Marchete · November 18, 2019, 12:03pm

That’s a very good point.
dmesg | grep -i killed 1>&2

[250312.343835] Task in /CODEMACHINE_6_MEMORY_LIMIT_1 killed as a result of limit of /CODEMACHINE_6_MEMORY_LIMIT_1
[250312.346153] Killed process 29972 (cc1plus) total-vm:180752kB, anon-rss:125296kB, file-rss:15200kB, shmem-rss:0kB
[250356.976554] Task in /CODEMACHINE_3_MEMORY_LIMIT killed as a result of limit of /CODEMACHINE_3_MEMORY_LIMIT
[250356.985061] Killed process 29463 (node) total-vm:1271764kB, anon-rss:770276kB, file-rss:24228kB, shmem-rss:0kB
[250364.070200] Task in /CODEMACHINE_2_MEMORY_LIMIT killed as a result of limit of /CODEMACHINE_2_MEMORY_LIMIT
[250364.080306] Killed process 30066 (node) total-vm:1272308kB, anon-rss:772268kB, file-rss:1648kB, shmem-rss:0kB
[250423.752841] Task in /CODEMACHINE_0_MEMORY_LIMIT_2 killed as a result of limit of /CODEMACHINE_0_MEMORY_LIMIT_2
[250423.754967] Killed process 26059 (Answer) total-vm:598564kB, anon-rss:126244kB, file-rss:2904kB, shmem-rss:80kB
[250455.291707] Task in /CODEMACHINE_4_MEMORY_LIMIT_2 killed as a result of limit of /CODEMACHINE_4_MEMORY_LIMIT_2
[250455.294479] Killed process 4792 (Answer) total-vm:400228kB, anon-rss:126224kB, file-rss:3264kB, shmem-rss:108kB
[250467.600583] Task in /CODEMACHINE_1_MEMORY_LIMIT_2 killed as a result of limit of /CODEMACHINE_1_MEMORY_LIMIT_2

Explain a lot of things. You can see both cc1plus and Answer being killed. So the cc1plus error is related to the memory killer, they are being killed with 180MB usage.
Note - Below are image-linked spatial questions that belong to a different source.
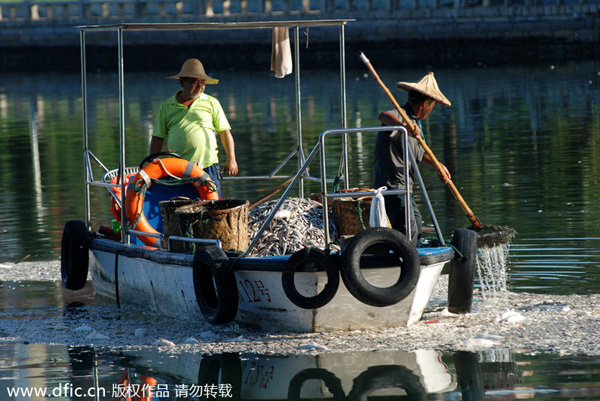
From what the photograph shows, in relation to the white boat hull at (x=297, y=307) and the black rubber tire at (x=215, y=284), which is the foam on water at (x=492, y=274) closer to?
the white boat hull at (x=297, y=307)

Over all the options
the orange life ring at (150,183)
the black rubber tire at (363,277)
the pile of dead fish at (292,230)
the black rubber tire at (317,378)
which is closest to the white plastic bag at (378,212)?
the black rubber tire at (363,277)

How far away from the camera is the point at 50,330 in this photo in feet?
27.6

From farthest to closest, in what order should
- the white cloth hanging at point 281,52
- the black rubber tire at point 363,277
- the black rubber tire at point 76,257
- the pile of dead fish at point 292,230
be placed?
the white cloth hanging at point 281,52 < the black rubber tire at point 76,257 < the pile of dead fish at point 292,230 < the black rubber tire at point 363,277

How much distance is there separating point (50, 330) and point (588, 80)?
82.8ft

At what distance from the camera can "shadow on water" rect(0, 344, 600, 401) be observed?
6.57m

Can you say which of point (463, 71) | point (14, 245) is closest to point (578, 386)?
point (14, 245)

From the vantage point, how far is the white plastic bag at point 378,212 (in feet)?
25.2

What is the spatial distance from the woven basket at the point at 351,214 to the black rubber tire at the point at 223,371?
1.54m

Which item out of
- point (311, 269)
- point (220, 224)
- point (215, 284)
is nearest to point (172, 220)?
point (220, 224)

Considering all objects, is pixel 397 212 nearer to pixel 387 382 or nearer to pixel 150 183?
pixel 387 382

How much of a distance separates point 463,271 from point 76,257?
11.5 feet

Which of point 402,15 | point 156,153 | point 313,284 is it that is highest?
point 402,15

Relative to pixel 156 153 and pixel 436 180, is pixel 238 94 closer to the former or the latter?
pixel 436 180

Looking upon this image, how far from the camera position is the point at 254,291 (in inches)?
311
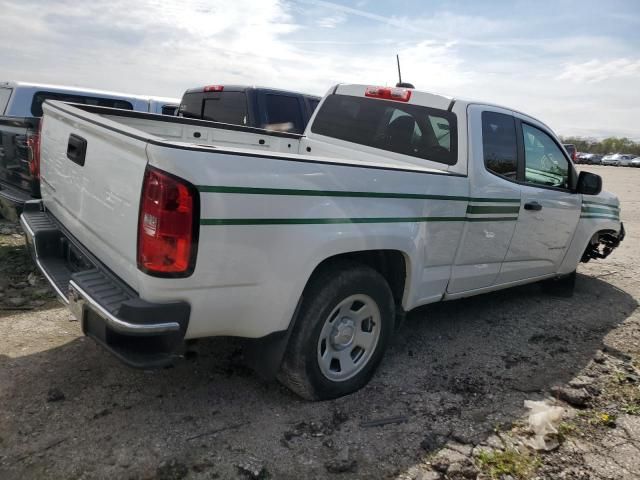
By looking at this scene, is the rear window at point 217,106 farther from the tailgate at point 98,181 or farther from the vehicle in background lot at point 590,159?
the vehicle in background lot at point 590,159

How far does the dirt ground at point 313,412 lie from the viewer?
8.19 ft

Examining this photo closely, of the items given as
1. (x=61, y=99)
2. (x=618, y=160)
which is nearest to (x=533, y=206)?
(x=61, y=99)

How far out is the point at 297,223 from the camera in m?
2.51

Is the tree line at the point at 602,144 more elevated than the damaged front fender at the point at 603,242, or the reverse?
the tree line at the point at 602,144

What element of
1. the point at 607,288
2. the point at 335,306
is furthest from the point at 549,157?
the point at 335,306

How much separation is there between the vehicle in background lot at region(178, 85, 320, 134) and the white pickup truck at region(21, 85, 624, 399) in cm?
219

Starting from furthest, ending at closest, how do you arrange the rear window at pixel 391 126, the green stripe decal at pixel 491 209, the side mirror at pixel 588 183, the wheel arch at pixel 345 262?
the side mirror at pixel 588 183, the rear window at pixel 391 126, the green stripe decal at pixel 491 209, the wheel arch at pixel 345 262

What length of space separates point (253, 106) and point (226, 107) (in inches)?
19.3

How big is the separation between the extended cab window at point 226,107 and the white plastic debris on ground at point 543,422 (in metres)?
4.97

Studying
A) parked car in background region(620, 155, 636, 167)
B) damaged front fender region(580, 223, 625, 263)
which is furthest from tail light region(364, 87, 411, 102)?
parked car in background region(620, 155, 636, 167)

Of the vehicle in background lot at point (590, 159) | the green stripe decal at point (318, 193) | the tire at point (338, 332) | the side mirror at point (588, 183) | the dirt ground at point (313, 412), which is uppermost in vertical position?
the vehicle in background lot at point (590, 159)

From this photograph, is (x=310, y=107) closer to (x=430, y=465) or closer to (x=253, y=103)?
(x=253, y=103)

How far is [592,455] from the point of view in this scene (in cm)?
280

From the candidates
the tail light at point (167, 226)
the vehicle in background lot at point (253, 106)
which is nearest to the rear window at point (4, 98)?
the vehicle in background lot at point (253, 106)
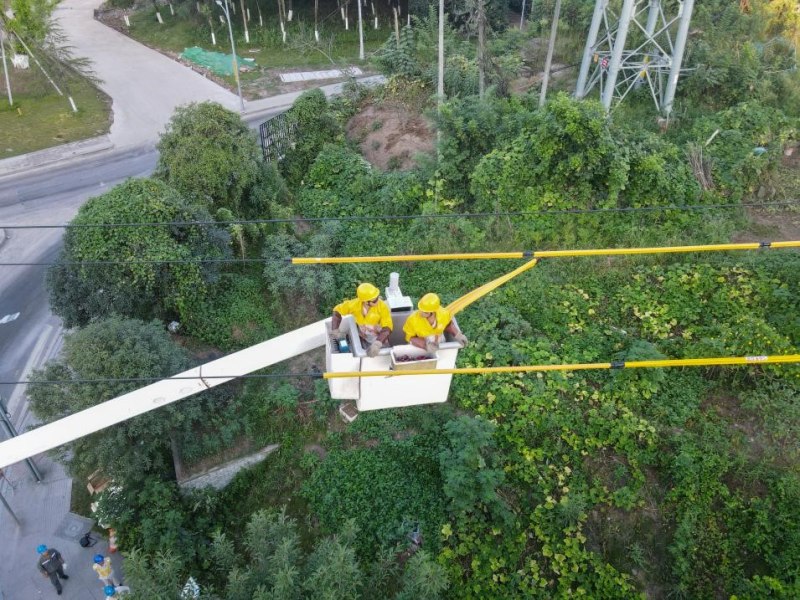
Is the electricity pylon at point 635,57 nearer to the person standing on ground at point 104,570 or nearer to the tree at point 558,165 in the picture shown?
the tree at point 558,165

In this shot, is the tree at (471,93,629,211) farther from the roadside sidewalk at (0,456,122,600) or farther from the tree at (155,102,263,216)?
the roadside sidewalk at (0,456,122,600)

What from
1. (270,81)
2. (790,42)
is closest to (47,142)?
(270,81)

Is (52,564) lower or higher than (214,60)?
lower

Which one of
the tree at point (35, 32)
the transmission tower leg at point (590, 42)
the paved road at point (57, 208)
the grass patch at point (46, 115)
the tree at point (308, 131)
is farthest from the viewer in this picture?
the grass patch at point (46, 115)

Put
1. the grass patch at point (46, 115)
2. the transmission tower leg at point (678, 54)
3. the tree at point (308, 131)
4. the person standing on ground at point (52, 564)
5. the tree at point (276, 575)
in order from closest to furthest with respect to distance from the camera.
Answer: the tree at point (276, 575)
the person standing on ground at point (52, 564)
the transmission tower leg at point (678, 54)
the tree at point (308, 131)
the grass patch at point (46, 115)

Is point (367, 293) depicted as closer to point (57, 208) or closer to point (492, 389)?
point (492, 389)

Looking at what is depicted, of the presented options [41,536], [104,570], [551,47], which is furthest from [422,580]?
[551,47]

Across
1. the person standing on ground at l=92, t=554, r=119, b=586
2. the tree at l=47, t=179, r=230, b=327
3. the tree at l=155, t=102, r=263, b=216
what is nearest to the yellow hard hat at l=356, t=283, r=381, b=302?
the tree at l=47, t=179, r=230, b=327

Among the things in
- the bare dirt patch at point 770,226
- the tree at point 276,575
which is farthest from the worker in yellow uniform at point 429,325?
the bare dirt patch at point 770,226
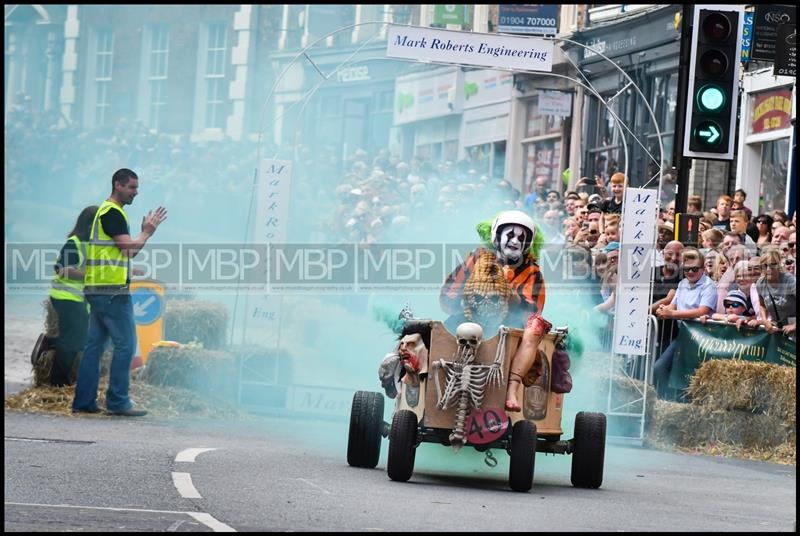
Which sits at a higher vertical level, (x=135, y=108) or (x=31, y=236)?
(x=135, y=108)

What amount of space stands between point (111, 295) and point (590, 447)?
549cm

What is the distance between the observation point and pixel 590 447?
11883mm

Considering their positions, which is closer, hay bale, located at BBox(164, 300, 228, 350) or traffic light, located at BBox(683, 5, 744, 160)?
traffic light, located at BBox(683, 5, 744, 160)

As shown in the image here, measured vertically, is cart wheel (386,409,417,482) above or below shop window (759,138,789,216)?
below

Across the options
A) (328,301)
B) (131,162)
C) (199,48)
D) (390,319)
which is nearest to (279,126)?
(199,48)

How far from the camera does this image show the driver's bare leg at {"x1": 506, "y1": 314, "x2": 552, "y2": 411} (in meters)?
11.4

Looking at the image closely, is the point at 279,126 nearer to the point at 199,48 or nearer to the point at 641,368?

Maybe as Robostac suggests there are some zombie processes lying around. In brutaltester I saw that Java Process.destroy() doesn’t kill subprocesses. So when I used a precompiled bot that used system() to run the precompiled binary (or just a simply script.sh that called the binary) it stayed alive forever, hanging my PC after some couple of matches. Maybe those subprocesses aren’t killed properly and takes up memory and CPU time.
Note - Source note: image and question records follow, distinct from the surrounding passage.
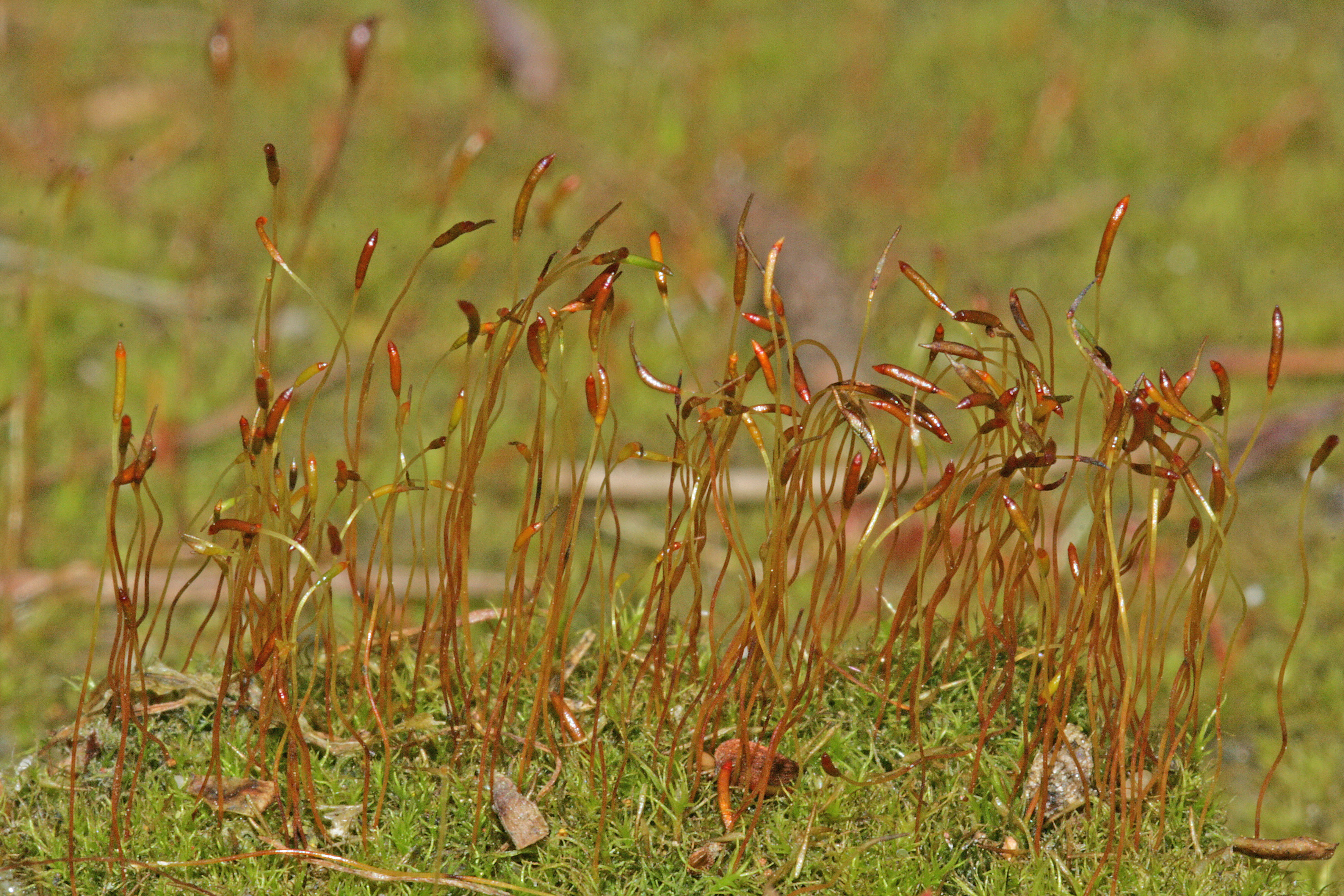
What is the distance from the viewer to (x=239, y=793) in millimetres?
1771

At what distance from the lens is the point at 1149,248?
3.85 m

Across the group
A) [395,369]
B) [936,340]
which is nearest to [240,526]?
[395,369]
amurushkin · November 18, 2019, 12:21pm

for me g++ killing at compilation error starts to appear more often. sometimes it is 3-4 times in a row when i run code in IDE. even python that uses numpy was being killed

ThomasNicoullaud · November 18, 2019, 3:56pm

Hi,

80% of my last UTTT games in arena timout on first turn.
2 errors randomly:

"Code failed: your program was terminated before reaching the main entry point for your language
(possible reasons: segfault on static initializer, too much memory used, etc.) "
“g++: fatal error: Killed signal terminated program cc1pluscompilation terminated.”

I’m faaaaaaaaaaaaaalling

_CG_XorMode · November 18, 2019, 5:17pm

What you describe is consistent with something slowly degrading on the machine since just after a reboot, from your various feedbacks, the problem is not there and seems to become more and more important as the time passes.

Unfortunately there are no zombies on these machines, nor long running programs and there is plenty of free memory available.
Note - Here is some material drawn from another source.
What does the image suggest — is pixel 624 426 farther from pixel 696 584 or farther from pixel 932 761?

These dmesg messages are quite interesting for trying to understand what happens. We’ll investigate more tomorrow on our preprod environments.

Thanks for helping. I’ll keep you posted.

_CG_XorMode · November 18, 2019, 6:20pm

OK there are no zombies but there are indeed “Answer” processes in a weird state that seems to be considered as consuming >600MB, hence when your program is executed in a cgroup where that process was, it kills your program based on the election mechanism described above by RoboStac.

When I say weird, I mean really weird: do not appear on ps but appear on htop and are not displayed when doing ls -l /proc | grep XXXX BUT you can do cd /proc/XXXX and you are in the directory of that process. More investigation tomorrow.